[Stored data entries]
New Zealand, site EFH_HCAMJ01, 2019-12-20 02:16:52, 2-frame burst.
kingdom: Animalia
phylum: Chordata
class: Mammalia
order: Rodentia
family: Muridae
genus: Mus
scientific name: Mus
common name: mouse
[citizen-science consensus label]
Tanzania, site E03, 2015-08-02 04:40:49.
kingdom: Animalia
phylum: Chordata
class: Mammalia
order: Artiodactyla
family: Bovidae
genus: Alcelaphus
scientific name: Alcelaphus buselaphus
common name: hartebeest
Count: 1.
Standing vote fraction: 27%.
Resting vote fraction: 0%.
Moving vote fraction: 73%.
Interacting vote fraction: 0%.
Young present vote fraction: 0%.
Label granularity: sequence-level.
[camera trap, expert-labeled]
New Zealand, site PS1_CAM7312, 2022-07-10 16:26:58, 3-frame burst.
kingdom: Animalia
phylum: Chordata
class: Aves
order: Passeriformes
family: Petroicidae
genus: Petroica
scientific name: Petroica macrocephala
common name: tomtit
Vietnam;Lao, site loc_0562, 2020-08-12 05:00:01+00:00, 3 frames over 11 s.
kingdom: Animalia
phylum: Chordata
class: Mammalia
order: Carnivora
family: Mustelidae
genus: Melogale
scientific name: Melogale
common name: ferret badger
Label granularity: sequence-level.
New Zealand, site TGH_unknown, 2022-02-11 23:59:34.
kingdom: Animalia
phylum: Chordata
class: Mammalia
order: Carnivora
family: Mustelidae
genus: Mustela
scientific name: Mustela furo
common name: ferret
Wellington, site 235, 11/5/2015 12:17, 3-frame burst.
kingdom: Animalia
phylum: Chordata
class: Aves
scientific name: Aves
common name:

WORK TO BE COMPLETED:
What lines in the data include the string "fraction"? Copy each one.

TASK RESPONSE:
Standing vote fraction: 27%.
Resting vote fraction: 0%.
Moving vote fraction: 73%.
Interacting vote fraction: 0%.
Young present vote fraction: 0%.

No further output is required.